Simulations Examples
In these simulation examples, we will use the crying baby POMDPs defined in the Defining a POMDP section (i.e. quick_crying_baby_pomdp
, explicit_crying_baby_pomdp
, gen_crying_baby_pomdp
, and tabular_crying_baby_pomdp
).
Stepthrough
The stepthrough simulator provides a window into the simulation with a for-loop syntax.
Within the body of the for loop, we have access to the belief, the action, the observation, and the reward, in each step. We also calculate the sum of the rewards in this example, but note that this is not the discounted reward.

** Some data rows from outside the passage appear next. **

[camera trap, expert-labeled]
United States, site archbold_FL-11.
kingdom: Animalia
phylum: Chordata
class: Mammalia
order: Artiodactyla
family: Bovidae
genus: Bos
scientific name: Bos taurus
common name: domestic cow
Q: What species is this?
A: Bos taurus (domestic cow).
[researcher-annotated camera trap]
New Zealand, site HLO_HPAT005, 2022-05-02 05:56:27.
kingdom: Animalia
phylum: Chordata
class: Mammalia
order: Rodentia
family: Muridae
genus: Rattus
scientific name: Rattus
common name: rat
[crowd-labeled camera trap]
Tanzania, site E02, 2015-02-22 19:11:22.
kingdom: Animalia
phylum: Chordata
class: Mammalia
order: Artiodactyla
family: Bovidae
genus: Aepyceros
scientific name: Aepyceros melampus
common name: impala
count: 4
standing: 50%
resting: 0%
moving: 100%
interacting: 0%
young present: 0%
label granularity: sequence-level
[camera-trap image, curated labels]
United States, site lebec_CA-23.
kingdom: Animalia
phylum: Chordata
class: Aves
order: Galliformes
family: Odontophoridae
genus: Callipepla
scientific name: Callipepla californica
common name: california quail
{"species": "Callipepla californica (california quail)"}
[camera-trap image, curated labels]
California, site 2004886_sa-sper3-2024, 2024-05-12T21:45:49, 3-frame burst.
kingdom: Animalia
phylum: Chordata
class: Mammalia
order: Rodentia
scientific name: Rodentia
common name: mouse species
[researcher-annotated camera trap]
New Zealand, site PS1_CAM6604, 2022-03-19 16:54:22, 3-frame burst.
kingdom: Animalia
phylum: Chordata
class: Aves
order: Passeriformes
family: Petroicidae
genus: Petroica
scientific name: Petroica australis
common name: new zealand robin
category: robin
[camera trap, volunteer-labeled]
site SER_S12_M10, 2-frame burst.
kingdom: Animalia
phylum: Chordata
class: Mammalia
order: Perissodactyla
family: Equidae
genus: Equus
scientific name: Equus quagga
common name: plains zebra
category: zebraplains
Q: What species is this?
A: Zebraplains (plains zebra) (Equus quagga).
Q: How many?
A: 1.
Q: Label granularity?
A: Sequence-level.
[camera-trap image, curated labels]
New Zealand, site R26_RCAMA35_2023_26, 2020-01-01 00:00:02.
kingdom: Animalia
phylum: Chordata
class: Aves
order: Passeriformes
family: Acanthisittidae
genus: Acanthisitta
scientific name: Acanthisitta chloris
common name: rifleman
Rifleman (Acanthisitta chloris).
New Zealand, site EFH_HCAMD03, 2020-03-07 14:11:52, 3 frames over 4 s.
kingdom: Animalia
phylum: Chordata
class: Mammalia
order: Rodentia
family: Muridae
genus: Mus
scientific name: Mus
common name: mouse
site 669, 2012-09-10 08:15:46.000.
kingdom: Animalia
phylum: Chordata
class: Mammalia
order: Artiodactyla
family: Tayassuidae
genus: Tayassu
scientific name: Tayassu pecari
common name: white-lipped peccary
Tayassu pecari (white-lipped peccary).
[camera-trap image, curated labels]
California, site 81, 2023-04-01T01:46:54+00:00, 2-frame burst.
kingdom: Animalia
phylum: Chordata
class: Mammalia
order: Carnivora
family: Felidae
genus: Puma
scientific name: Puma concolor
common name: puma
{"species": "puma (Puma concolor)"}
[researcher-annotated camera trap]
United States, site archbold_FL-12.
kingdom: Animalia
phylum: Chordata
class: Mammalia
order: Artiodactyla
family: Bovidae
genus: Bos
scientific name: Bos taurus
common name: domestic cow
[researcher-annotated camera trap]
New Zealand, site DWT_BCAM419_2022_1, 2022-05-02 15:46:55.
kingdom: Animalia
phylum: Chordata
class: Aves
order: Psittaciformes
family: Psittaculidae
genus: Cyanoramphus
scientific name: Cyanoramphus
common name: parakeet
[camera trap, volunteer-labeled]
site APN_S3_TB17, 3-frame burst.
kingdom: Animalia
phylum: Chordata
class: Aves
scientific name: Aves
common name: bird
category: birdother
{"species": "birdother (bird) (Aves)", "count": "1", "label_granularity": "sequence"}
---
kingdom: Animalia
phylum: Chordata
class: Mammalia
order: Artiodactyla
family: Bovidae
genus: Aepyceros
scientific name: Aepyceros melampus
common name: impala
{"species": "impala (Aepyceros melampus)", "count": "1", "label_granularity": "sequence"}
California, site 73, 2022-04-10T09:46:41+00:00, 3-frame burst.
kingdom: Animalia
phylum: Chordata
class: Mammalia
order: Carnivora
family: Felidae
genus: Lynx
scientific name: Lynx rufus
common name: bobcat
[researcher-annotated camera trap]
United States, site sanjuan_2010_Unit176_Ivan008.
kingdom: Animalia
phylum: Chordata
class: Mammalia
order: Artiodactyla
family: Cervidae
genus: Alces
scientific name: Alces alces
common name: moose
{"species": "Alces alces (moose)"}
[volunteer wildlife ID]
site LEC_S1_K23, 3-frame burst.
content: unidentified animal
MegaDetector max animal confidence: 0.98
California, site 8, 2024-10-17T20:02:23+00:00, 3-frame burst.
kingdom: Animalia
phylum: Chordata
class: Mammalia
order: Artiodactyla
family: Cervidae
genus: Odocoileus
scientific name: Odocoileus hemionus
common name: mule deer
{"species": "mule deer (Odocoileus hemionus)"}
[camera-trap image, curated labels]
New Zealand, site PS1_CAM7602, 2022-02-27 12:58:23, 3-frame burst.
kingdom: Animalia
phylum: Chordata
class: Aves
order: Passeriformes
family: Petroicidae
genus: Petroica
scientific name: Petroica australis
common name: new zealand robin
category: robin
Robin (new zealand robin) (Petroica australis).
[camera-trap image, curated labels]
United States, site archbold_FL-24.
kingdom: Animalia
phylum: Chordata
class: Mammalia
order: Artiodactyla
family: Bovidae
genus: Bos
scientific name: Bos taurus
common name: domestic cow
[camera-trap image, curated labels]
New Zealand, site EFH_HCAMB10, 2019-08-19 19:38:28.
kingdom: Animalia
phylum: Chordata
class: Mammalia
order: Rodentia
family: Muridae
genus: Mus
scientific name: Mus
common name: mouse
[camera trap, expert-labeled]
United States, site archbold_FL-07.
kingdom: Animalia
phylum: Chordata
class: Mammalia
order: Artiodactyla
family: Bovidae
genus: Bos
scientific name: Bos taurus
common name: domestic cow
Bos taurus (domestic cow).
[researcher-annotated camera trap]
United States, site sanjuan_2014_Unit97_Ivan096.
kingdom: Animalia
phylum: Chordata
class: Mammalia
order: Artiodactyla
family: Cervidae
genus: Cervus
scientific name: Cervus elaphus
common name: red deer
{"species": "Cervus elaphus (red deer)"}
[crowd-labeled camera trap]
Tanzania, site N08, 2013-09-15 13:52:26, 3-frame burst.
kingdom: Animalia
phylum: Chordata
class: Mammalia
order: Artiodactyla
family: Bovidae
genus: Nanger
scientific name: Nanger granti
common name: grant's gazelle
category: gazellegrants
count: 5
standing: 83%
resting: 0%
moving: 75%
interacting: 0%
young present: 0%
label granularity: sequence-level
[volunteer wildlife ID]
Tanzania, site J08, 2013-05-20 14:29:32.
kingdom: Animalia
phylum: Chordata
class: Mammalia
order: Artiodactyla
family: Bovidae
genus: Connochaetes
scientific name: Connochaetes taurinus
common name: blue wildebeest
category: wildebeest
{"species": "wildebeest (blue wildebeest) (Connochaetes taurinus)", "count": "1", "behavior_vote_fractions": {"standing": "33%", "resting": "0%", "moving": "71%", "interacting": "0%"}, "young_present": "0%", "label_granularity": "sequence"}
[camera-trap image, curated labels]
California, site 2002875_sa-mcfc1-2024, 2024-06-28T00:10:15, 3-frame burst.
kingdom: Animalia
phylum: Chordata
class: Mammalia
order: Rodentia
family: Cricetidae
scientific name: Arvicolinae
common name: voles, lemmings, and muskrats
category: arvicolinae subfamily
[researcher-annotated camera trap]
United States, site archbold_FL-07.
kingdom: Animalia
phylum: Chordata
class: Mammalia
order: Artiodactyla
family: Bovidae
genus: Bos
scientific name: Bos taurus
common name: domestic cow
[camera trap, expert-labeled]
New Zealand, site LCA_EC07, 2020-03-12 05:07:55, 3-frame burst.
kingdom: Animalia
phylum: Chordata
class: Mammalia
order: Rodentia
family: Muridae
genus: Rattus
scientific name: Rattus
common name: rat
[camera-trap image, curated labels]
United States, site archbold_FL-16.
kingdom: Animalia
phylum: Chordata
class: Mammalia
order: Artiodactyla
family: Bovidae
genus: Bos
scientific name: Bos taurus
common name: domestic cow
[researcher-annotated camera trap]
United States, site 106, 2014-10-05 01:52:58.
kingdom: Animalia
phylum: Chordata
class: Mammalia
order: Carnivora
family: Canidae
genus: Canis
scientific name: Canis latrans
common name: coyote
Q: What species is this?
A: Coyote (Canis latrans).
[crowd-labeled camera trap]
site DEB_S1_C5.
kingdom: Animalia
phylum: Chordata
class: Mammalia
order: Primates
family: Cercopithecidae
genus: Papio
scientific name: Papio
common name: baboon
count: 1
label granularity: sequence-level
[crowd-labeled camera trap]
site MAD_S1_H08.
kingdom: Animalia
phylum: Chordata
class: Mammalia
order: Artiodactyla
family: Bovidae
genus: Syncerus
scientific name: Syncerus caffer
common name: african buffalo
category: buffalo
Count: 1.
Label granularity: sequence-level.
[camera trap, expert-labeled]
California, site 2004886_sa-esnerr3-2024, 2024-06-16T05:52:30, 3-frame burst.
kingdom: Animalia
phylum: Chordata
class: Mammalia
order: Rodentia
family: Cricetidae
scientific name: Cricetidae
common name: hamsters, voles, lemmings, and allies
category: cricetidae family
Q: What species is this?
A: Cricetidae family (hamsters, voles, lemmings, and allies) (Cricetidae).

policy = RandomPolicy(quick_crying_baby_pomdp)
r_sum = 0.0
step = 0
for (b, s, a, o, r) in stepthrough(quick_crying_baby_pomdp, policy, DiscreteUpdater(quick_crying_baby_pomdp), "b,s,a,o,r"; max_steps=4)
step += 1
println("Step $step")
println("b = sated => $(b.b[1]), hungry => $(b.b[2])")
@show s
@show a
@show o
@show r
r_sum += r
@show r_sum
println()
end
Step 1
b = sated => 1.0, hungry => 0.0
s = :sated
a = :feed
o = :quiet
r = -5.0
r_sum = -5.0
Step 2
b = sated => 1.0, hungry => 0.0
s = :sated
a = :feed
o = :quiet
r = -5.0
r_sum = -10.0
Step 3
b = sated => 1.0, hungry => 0.0
s = :sated
a = :feed
o = :quiet
r = -5.0
r_sum = -15.0
Step 4
b = sated => 1.0, hungry => 0.0
s = :sated
a = :sing
o = :quiet
r = -0.5
r_sum = -15.5
Rollout Simulations
While stepthrough is a flexible and convenient tool for many user-facing demonstrations, it is often less error-prone to use the standard simulate function with a Simulator
object. The simplest Simulator is the RolloutSimulator
. It simply runs a simulation and returns the discounted reward.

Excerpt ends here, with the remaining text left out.